— START OF DATA SUPPLIED —
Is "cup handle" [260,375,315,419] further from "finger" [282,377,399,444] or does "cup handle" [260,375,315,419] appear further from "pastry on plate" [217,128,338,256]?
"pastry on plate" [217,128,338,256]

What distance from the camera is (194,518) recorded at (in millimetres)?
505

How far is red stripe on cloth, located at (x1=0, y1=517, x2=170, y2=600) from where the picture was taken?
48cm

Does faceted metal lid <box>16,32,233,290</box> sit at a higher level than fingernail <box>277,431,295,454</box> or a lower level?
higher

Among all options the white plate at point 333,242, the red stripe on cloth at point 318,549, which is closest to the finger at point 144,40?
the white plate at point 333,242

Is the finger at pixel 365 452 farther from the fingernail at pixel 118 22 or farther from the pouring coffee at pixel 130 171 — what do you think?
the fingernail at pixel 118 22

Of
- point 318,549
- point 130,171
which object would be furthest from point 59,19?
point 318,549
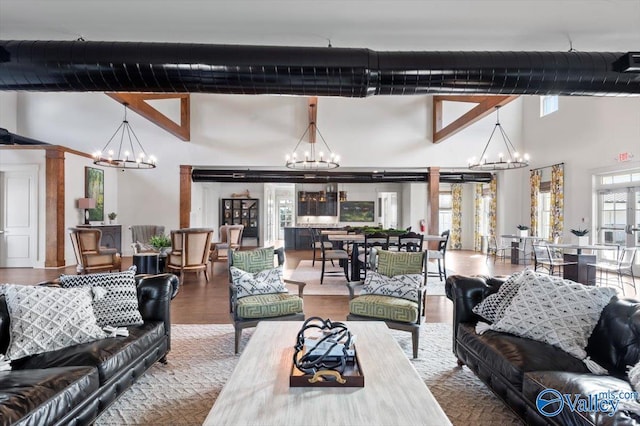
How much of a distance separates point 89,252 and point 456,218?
1086 centimetres

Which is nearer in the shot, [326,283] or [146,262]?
[146,262]

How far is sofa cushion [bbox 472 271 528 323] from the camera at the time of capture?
2.54 m

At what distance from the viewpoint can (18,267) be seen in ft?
25.0

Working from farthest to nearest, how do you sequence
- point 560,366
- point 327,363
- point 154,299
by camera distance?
1. point 154,299
2. point 560,366
3. point 327,363

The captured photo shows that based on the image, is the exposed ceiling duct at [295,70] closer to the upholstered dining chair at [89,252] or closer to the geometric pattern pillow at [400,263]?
the geometric pattern pillow at [400,263]

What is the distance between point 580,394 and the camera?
159 centimetres

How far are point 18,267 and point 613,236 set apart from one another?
42.5 feet

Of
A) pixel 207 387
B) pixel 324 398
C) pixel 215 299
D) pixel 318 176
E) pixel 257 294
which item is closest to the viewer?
pixel 324 398

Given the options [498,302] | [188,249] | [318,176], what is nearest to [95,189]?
[188,249]

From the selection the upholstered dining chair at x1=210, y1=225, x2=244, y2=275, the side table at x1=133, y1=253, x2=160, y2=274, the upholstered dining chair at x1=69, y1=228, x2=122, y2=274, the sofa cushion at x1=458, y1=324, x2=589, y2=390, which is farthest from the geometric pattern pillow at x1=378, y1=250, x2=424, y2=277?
the upholstered dining chair at x1=69, y1=228, x2=122, y2=274

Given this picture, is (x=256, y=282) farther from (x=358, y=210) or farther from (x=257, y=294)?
(x=358, y=210)

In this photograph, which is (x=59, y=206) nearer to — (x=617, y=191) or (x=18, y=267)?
(x=18, y=267)

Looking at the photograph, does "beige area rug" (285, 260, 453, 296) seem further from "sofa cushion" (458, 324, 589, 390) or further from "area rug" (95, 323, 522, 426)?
"sofa cushion" (458, 324, 589, 390)

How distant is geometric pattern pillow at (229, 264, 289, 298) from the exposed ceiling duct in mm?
1871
— END OF DATA SUPPLIED —
#### SET TASK
Copy every record above word for word, but leave the pictures out of your copy.

#### CORRECT ANSWER
Is "cup handle" [260,375,315,419] further from "finger" [282,377,399,444] or does "cup handle" [260,375,315,419] appear further from "pastry on plate" [217,128,338,256]?
"pastry on plate" [217,128,338,256]

What distance from the camera is (194,518) recorded at (in millimetres)?
505

How far is red stripe on cloth, located at (x1=0, y1=517, x2=170, y2=600) from where the picture was taken?
48cm

Does faceted metal lid <box>16,32,233,290</box> sit at a higher level than fingernail <box>277,431,295,454</box> or a lower level?
higher

Among all options the white plate at point 333,242, the red stripe on cloth at point 318,549, which is closest to the finger at point 144,40?
the white plate at point 333,242

Is the finger at pixel 365 452 farther from the fingernail at pixel 118 22 or farther from the pouring coffee at pixel 130 171 — what do you think?
the fingernail at pixel 118 22

Of
- point 318,549
- point 130,171
which object would be furthest from point 59,19?
point 318,549
How much of a distance separates point 89,252 and point 456,218?
1086 centimetres

Which is nearer in the shot, [326,283] or [146,262]?
[146,262]

How far is sofa cushion [bbox 472 271 528 323] from the camera at the time of capture?
2.54 m

At what distance from the viewpoint can (18,267) be seen in ft?
25.0

Working from farthest to nearest, how do you sequence
- point 560,366
- point 327,363
- point 154,299
by camera distance?
1. point 154,299
2. point 560,366
3. point 327,363

The captured photo shows that based on the image, is the exposed ceiling duct at [295,70] closer to the upholstered dining chair at [89,252] or closer to the geometric pattern pillow at [400,263]?
the geometric pattern pillow at [400,263]

What is the distance between point 580,394 and the camera?
159 centimetres

How far are point 18,267 and point 613,236 set apart from one another?
42.5 feet

Of
A) pixel 207 387
B) pixel 324 398
C) pixel 215 299
D) pixel 318 176
E) pixel 257 294
which item is closest to the viewer?
pixel 324 398

Given the options [498,302] | [188,249] | [318,176], what is nearest to [95,189]?
[188,249]

From the selection the upholstered dining chair at x1=210, y1=225, x2=244, y2=275, the side table at x1=133, y1=253, x2=160, y2=274, the upholstered dining chair at x1=69, y1=228, x2=122, y2=274, the sofa cushion at x1=458, y1=324, x2=589, y2=390, which is farthest from the geometric pattern pillow at x1=378, y1=250, x2=424, y2=277?
the upholstered dining chair at x1=69, y1=228, x2=122, y2=274

Given this picture, is (x=256, y=282) farther from (x=358, y=210) or farther from (x=257, y=294)?
(x=358, y=210)

In this photograph, which is (x=59, y=206) nearer to — (x=617, y=191) or (x=18, y=267)?
(x=18, y=267)

Looking at the photograph, does "beige area rug" (285, 260, 453, 296) seem further from "sofa cushion" (458, 324, 589, 390) or further from "area rug" (95, 323, 522, 426)?
"sofa cushion" (458, 324, 589, 390)

How distant is geometric pattern pillow at (229, 264, 289, 298) from the exposed ceiling duct in mm?
1871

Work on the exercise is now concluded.